I'll be watching this as I also have these growing in my lawn. Actually, I now have 3 different kinds currently growing.


----------



## sisterpine (May 9, 2004)

Holy Hannah! They appear to be aliens of some type...perhaps from Planet Mushroomamoungus or maybe one of their moons. Please use extreme caution when removing so the spores do not get loose. Those are nasty looking.


----------



## tinknal (May 21, 2004)

Honey Mushrooms. Edible, I've heard various opinions on taste and quality.


----------



## mzgarden (Mar 16, 2012)

Interesting. I'm going to watch to see if they reappear this year.


----------



## goodatit (May 1, 2013)

honey mushrooms


----------



## tinknal (May 21, 2004)

mzgarden said:


> Interesting. I'm going to watch to see if they reappear this year.

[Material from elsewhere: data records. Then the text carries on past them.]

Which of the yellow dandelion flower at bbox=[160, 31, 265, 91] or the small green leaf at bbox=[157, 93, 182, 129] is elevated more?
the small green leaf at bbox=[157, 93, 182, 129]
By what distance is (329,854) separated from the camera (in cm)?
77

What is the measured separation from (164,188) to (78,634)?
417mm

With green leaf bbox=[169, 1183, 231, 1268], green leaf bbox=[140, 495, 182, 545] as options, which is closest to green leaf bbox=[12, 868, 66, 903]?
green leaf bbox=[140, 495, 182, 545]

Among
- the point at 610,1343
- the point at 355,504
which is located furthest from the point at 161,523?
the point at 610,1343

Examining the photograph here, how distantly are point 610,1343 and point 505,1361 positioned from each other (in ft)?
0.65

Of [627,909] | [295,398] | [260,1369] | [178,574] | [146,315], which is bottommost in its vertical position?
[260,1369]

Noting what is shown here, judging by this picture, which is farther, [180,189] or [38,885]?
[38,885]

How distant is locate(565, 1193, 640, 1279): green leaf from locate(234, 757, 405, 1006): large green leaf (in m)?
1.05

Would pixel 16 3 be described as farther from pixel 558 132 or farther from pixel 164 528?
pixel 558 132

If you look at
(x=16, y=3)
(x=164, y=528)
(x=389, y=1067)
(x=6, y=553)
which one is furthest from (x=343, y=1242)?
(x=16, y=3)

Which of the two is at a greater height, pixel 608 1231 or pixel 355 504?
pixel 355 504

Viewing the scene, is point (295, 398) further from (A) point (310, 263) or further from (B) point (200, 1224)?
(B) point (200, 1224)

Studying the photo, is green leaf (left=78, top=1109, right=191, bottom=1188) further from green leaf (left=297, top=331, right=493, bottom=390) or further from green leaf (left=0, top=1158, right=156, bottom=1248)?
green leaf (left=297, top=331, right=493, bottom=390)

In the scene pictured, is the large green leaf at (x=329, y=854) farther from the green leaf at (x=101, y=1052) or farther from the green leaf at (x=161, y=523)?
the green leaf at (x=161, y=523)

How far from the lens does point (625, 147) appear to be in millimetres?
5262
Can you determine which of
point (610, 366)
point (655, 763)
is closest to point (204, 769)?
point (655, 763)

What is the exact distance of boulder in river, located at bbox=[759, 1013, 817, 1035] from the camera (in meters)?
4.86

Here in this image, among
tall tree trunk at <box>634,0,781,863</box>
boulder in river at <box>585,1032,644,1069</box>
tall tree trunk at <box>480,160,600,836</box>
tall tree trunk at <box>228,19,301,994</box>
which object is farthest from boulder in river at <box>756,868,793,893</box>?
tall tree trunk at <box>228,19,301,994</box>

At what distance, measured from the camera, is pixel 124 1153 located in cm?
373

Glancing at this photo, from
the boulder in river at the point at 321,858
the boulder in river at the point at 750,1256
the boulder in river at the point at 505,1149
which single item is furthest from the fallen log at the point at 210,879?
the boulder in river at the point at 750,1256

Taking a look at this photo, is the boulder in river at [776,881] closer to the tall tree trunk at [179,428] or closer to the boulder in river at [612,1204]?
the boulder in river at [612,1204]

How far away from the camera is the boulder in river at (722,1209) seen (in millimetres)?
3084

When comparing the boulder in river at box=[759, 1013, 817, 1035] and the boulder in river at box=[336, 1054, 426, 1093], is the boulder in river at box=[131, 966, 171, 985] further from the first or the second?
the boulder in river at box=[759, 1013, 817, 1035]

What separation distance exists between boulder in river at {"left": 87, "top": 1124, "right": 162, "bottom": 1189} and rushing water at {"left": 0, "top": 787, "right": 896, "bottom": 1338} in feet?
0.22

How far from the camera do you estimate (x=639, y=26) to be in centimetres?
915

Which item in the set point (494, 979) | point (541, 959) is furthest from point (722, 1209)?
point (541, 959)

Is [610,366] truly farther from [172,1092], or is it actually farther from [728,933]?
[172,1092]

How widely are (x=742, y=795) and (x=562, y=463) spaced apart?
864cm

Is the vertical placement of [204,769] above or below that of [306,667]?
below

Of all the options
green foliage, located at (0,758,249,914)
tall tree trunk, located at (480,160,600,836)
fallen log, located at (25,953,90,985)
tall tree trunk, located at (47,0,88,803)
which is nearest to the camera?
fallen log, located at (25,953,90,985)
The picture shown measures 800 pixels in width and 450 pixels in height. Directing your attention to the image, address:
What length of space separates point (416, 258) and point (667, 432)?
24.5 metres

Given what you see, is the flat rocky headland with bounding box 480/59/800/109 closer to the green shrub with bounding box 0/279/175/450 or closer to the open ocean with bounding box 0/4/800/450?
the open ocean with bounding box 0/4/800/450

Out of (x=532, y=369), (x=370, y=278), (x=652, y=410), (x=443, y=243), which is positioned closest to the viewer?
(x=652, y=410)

They will, unless you have a drought. Interesting fact; a Honey Mushroom in Oregon is considered the largest living organism on earth. It's mycilium covers about 15000 acres!


----------



## ShannonR (Nov 28, 2012)

Honey mushrooms (genus Armillaria) are considered a parasitic mushroom. Meaning, they grow on wood that is dead or dying. Often, the fungus will kill trees that weren't in perfect health to begin with.

My first guess on these the OP took pics of, is honey mushroom. But unless they are growing on stumps or wood buried in the ground, they are unlikely to be what we think.


----------